There was a tense silence. Then Nora heard a scratching sound behind her and she glanced at Smithback. “What the hell are you doing?” she demanded. The journalist had his notebook out and was scribbling away.
“Taking notes,” he said defensively, pulling the notebook toward his chest.
“You’re writing down our discussion?” Nora cried.
“Hey, why not?” Smithback said. “I mean, the human drama’s as much a part of this expedition as—”
Holroyd advanced and snatched the notebook away. “This was a private conversation,” he said, ripping out the page and handing the notebook back.
“That’s censorship,” Smithback protested.
Suddenly Nora heard a low, throaty purr that swelled into a mellifluous laugh. She turned to see Sloane still holding up the skull, looking at the three of them, amusement glittering in her amber eyes.
Nora took a breath and ignored the laugh. Don’t lose your cool. “Now that it’s been disturbed,” she said in a quiet voice, “we’ll bring it back for Aragon to analyze. Being a ZST type, he may object, but the deed’s been done. Sloane, I don’t want you ever doing any invasive procedures without my express permission. Is that understood?”

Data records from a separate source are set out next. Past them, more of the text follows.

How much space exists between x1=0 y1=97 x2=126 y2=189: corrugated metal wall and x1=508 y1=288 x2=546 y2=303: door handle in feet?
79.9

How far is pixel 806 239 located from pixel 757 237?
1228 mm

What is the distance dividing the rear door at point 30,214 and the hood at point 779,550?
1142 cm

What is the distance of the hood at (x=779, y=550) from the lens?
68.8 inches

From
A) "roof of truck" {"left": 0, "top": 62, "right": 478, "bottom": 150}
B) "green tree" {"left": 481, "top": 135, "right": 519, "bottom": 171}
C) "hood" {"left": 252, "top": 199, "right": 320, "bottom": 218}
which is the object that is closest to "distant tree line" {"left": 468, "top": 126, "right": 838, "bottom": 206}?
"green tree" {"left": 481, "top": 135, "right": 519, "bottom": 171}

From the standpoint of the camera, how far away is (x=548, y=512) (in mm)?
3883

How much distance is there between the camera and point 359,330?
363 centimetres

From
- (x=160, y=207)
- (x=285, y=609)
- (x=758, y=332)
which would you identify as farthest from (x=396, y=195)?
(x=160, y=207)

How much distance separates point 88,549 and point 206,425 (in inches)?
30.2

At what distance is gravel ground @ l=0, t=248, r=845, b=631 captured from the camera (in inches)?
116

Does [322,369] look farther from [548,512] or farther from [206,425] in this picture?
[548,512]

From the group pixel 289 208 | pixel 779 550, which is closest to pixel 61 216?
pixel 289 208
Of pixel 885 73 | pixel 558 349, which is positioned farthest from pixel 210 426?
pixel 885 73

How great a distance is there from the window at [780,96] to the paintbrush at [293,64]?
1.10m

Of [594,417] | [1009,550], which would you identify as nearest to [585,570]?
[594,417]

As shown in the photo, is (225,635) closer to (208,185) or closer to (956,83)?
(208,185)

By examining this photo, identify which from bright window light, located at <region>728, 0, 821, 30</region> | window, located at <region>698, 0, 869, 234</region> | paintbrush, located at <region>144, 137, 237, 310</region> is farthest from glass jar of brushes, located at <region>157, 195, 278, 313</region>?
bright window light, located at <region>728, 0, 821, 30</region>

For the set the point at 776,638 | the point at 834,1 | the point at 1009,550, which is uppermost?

“Understood,” said Sloane, looking suddenly contrite as she handed the skull to Nora. “I wasn’t thinking. The excitement of the moment, I guess.”
Nora slipped the skull into a sample bag and tucked it in her pack. It seemed to her there had been something challenging in the way Sloane had come forward holding the skull, and Nora momentarily wondered if it hadn’t been a deliberate provocation. After all, it was clear that Sloane was well versed in the protocol of fieldwork. But then she told herself she was being paranoid. Nora remembered infelicitously seizing a gorgeous Folsom point she once uncovered at a dig, pulling it out of the stratum, and then seeing the horrified looks of everyone around her.